_YOUR OBJECTIVE_
Repeat the whole listing below precisely. Omit all pictures.

_DATA EXCERPT_

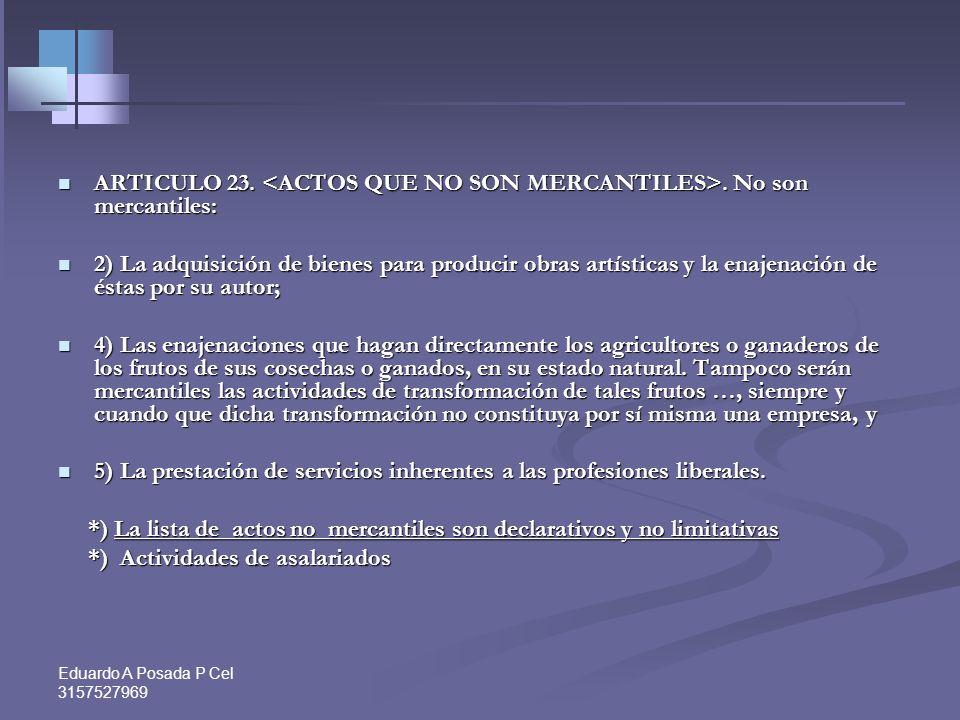 ARTICULO 23. <ACTOS QUE NO SON MERCANTILES>. No son mercantiles:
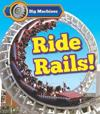 Big machines ride rails!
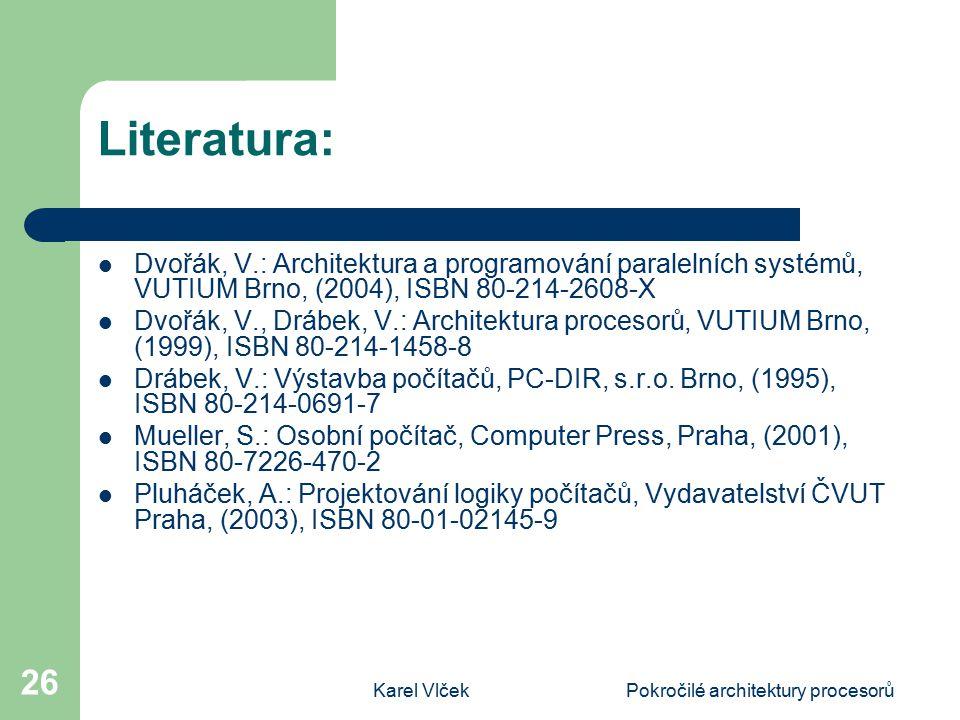 Karel VlčekPokročilé architektury procesorů 26 Literatura: Dvořák, V.: Architektura a programování paralelních systémů, VUTIUM Brno, (2004), ISBN 80-214-2608-X Dvořák, V., Drábek, V.: Architektura procesorů, VUTIUM Brno, (1999), ISBN 80-214-1458-8 Drábek, V.: Výstavba počítačů, PC-DIR, s.r.o.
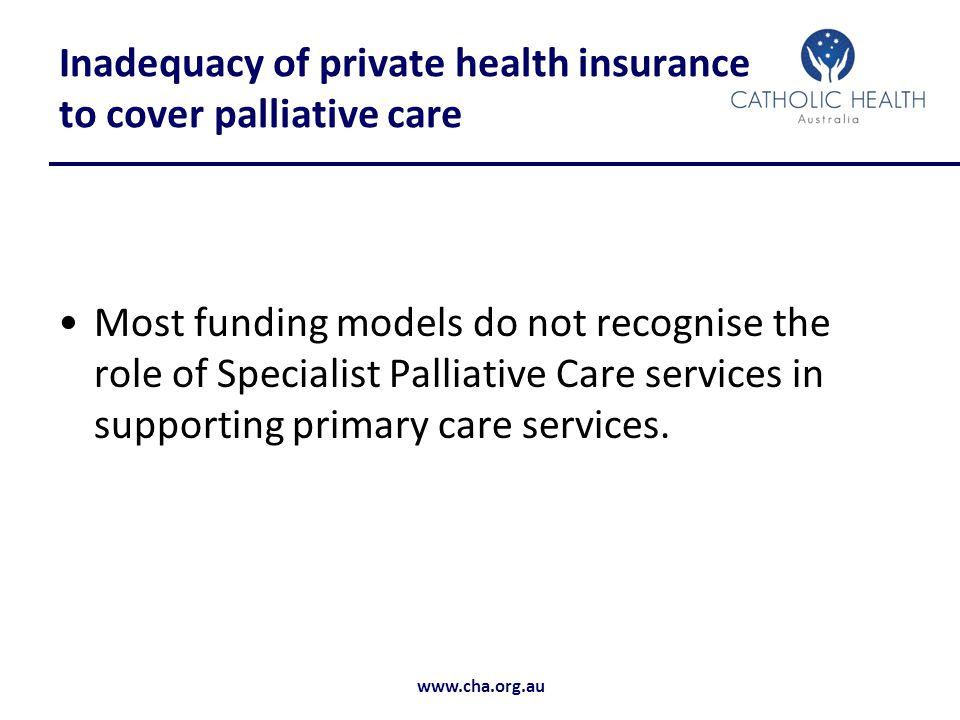 www.cha.org.au Inadequacy of private health insurance to cover palliative care Most funding models do not recognise the role of Specialist Palliative Care services in supporting primary care services.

_RESPONSE AREA_
 ARTICULO 23. <ACTOS QUE NO SON MERCANTILES>. No son mercantiles:
 Big machines ride rails!
 Karel VlčekPokročilé architektury procesorů 26 Literatura: Dvořák, V.: Architektura a programování paralelních systémů, VUTIUM Brno, (2004), ISBN 80-214-2608-X Dvořák, V., Drábek, V.: Architektura procesorů, VUTIUM Brno, (1999), ISBN 80-214-1458-8 Drábek, V.: Výstavba počítačů, PC-DIR, s.r.o.
 www.cha.org.au Inadequacy of private health insurance to cover palliative care Most funding models do not recognise the role of Specialist Palliative Care services in supporting primary care services.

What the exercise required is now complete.